Philippe Archinard, Chief Executive Officer and President of Transgene, said: “Ventana is the IHC market leader and is also committed to become a leader in the development of companion diagnostic tests. We are very pleased to partner with them so as to further develop a MUC1 IHC assay for TG4010. Development of such a test is critical for the product’s entry into late stage clinical development, as well as for its future commercialization.”

Doug Ward, Vice President of Translational Diagnostics for Ventana, said: “We are very excited to participate in the Phase IIb/III trial of Transgene’s TG4010 immunotherapeutic product by developing a companion diagnostic to select patients. The development of a companion diagnostic assay at this critical stage further demonstrates our commitment to deliver personalized healthcare.
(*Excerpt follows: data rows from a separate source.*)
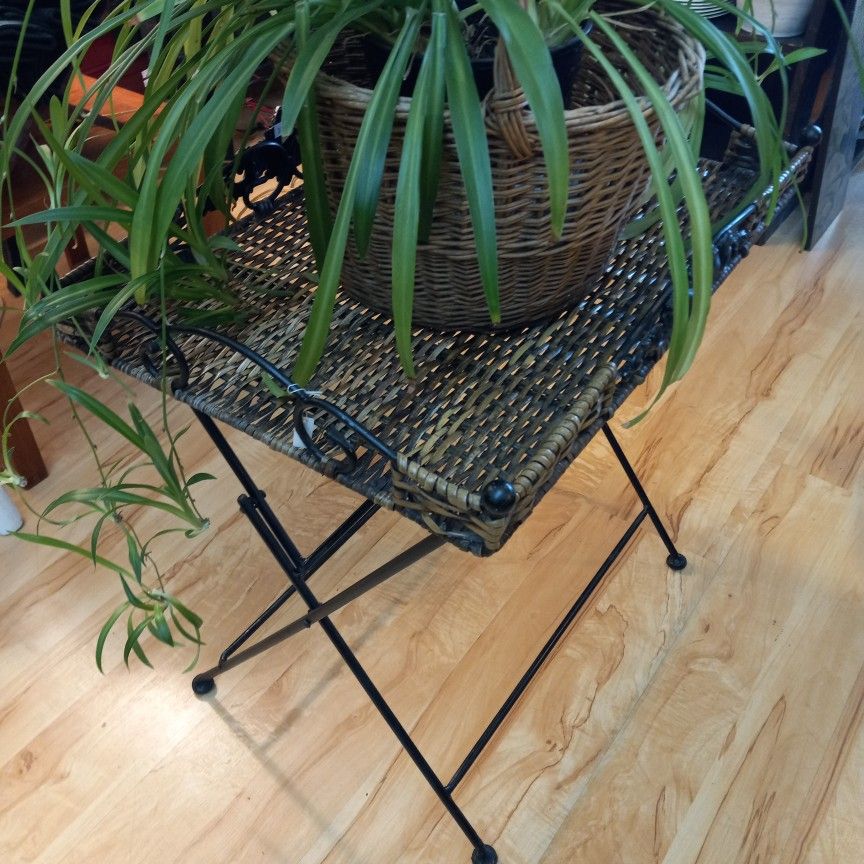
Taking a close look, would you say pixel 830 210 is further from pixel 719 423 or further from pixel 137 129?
pixel 137 129

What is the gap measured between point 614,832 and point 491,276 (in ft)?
2.40

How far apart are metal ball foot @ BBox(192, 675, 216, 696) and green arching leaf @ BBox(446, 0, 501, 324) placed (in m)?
0.78

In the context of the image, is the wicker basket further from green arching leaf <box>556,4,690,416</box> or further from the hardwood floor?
the hardwood floor

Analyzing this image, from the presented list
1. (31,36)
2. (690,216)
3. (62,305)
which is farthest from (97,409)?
(31,36)

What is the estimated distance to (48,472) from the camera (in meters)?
1.46

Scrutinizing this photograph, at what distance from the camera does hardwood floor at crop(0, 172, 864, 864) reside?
105 cm

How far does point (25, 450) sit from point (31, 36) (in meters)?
0.58

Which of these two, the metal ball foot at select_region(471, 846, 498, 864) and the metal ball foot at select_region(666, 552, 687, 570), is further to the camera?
the metal ball foot at select_region(666, 552, 687, 570)

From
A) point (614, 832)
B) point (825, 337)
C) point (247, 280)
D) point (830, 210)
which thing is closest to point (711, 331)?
point (825, 337)

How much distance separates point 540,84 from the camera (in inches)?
20.9

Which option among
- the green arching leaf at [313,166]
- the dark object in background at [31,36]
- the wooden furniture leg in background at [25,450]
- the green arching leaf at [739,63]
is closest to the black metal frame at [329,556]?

At Ventana, we are committed to working with biopharmaceutical companies like Transgene to effectively tailor therapies for patients in order to better manage diseases such as non-small cell lung cancer.”

About TG4010:

TG4010 (MVA-MUC1-IL2) uses the Modified Vaccinia Ankara (“MVA”) virus vector, a poxvirus that combines distinguishing advantages for an optimized systemic vaccination:

· MVA is a highly attenuated strain, which has been tested extensively in humans as a smallpox vaccine and is known to strongly stimulate innate and adaptive immune responses to antigens.
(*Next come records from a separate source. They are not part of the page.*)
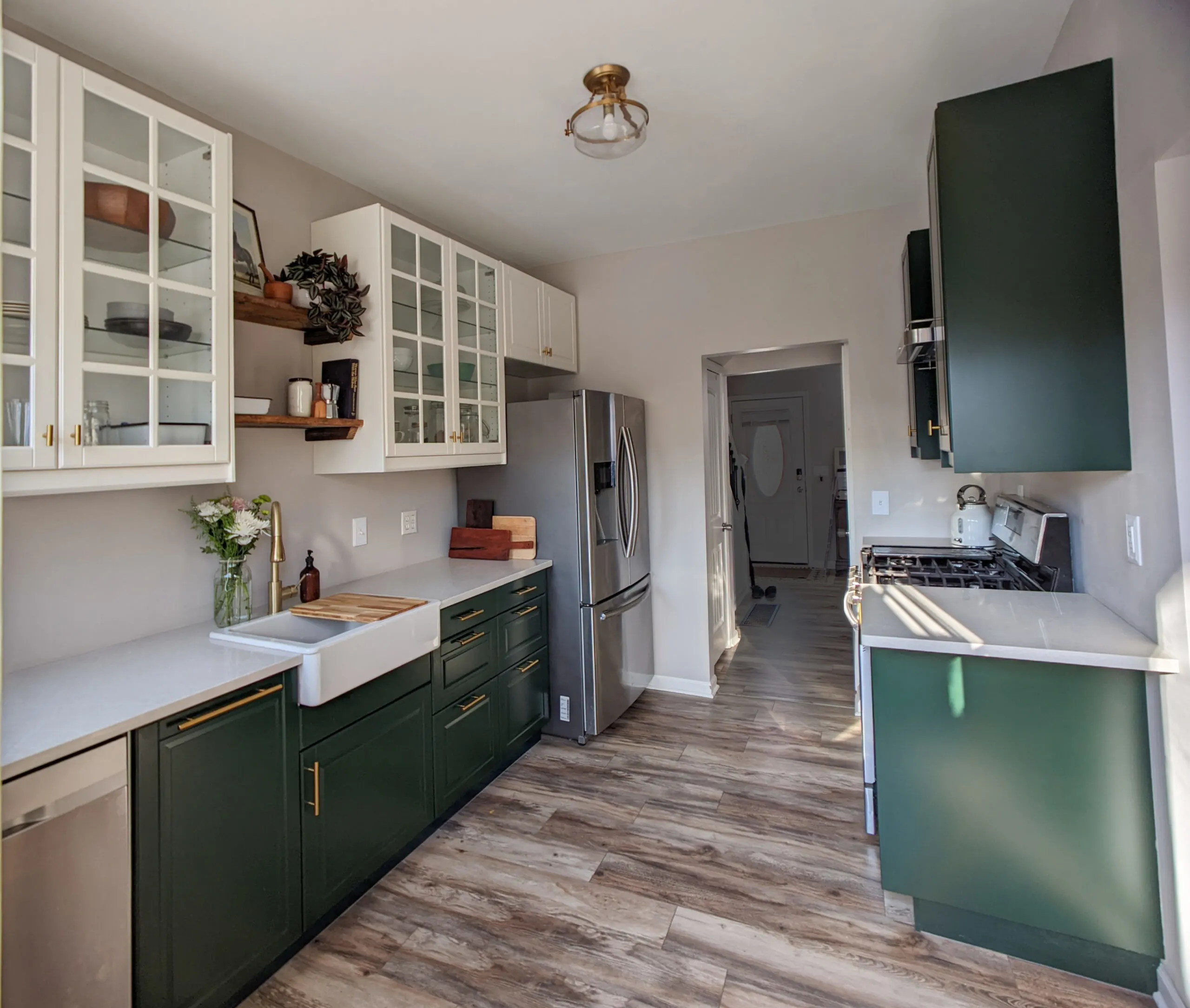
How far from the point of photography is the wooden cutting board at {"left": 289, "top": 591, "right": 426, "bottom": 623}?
2.10 m

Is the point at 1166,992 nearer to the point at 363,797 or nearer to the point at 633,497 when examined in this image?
the point at 363,797

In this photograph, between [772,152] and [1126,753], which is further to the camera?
[772,152]

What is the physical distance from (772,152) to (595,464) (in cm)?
155

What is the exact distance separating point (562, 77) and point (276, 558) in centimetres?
190

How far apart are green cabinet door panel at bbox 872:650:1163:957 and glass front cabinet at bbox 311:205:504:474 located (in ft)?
6.18

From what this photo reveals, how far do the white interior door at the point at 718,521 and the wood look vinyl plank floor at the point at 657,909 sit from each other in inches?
43.2

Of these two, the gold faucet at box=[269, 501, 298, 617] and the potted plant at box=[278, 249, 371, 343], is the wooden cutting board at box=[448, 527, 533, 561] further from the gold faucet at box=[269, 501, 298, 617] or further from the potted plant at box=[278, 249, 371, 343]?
the potted plant at box=[278, 249, 371, 343]

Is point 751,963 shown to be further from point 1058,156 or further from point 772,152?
point 772,152

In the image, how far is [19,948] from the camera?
3.91ft

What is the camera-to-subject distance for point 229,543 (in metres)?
2.03

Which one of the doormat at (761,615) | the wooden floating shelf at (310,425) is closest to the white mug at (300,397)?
the wooden floating shelf at (310,425)

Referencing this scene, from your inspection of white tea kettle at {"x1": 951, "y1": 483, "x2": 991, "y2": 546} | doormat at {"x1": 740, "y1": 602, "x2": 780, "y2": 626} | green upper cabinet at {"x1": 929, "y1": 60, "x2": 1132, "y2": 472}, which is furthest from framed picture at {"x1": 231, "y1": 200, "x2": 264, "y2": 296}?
doormat at {"x1": 740, "y1": 602, "x2": 780, "y2": 626}

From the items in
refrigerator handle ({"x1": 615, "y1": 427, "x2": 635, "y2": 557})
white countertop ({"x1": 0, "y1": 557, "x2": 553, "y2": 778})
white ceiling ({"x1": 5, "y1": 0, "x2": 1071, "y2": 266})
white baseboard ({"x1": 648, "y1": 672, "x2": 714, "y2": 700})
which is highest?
white ceiling ({"x1": 5, "y1": 0, "x2": 1071, "y2": 266})

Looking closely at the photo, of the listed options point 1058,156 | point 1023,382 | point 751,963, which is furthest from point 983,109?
point 751,963
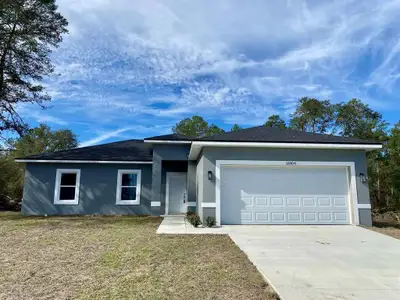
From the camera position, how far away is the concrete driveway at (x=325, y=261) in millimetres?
3807

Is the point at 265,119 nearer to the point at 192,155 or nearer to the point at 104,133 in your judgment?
the point at 104,133

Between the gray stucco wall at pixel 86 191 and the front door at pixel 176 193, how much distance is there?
44.4 inches

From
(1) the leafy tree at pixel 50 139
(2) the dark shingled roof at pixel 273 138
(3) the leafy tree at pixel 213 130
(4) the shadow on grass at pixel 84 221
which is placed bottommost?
(4) the shadow on grass at pixel 84 221

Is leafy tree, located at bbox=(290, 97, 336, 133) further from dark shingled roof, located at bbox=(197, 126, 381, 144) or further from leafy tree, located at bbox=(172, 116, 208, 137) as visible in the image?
dark shingled roof, located at bbox=(197, 126, 381, 144)

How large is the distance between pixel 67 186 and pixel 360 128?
73.9 ft

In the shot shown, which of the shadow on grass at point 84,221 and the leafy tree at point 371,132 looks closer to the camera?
the shadow on grass at point 84,221

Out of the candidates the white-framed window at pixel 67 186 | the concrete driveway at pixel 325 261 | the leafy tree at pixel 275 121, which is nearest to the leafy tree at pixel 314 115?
the leafy tree at pixel 275 121

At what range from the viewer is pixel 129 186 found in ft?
47.0

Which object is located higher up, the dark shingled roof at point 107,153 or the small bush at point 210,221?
the dark shingled roof at point 107,153

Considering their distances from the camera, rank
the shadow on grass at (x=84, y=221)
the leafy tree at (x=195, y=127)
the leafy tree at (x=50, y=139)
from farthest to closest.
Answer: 1. the leafy tree at (x=195, y=127)
2. the leafy tree at (x=50, y=139)
3. the shadow on grass at (x=84, y=221)

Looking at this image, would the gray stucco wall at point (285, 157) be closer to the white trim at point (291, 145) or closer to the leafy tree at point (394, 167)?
the white trim at point (291, 145)

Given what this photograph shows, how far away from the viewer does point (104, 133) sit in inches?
1118

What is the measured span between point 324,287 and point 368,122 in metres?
22.4

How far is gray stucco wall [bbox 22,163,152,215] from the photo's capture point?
13.8 meters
· MUC1 is a major tumor-associated antigen that provides a viable target for immunotherapy.

· TG4010 expresses the entire MUC1 gene sequence and has the potential to generate an immune response to all antigenic epitopes of MUC1.

· The sequence coding for the cytokine Interleukin-2 (IL2) is included for the stimulation of a specific T-cell response.

TG4010 is currently in development for the treatment of advanced NSCLC in combination with first line therapy. The pivotal global controlled Phase IIb/III trial of TG4010 is expected to start by the end of 2010. Transgene has granted Novartis an option for the exclusive development and commercialisation of TG4010. For additional information, visit

About Non-Small-Cell Lung Cancer (NSCLC):

Lung cancer is a major public health issue with over 1 million new cases a year across the world, and accounts for some 450,000 deaths per year in Europe and the United States alone. Around 80% of lung cancer patients are diagnosed with NSCLC. Of these, some 70% express MUC1, which is the target for TG4010. The efficacy of current treatments for NSCLC is limited, and TG4010 is targeting first line treatment of metastatic NSCLC in combination with chemotherapy.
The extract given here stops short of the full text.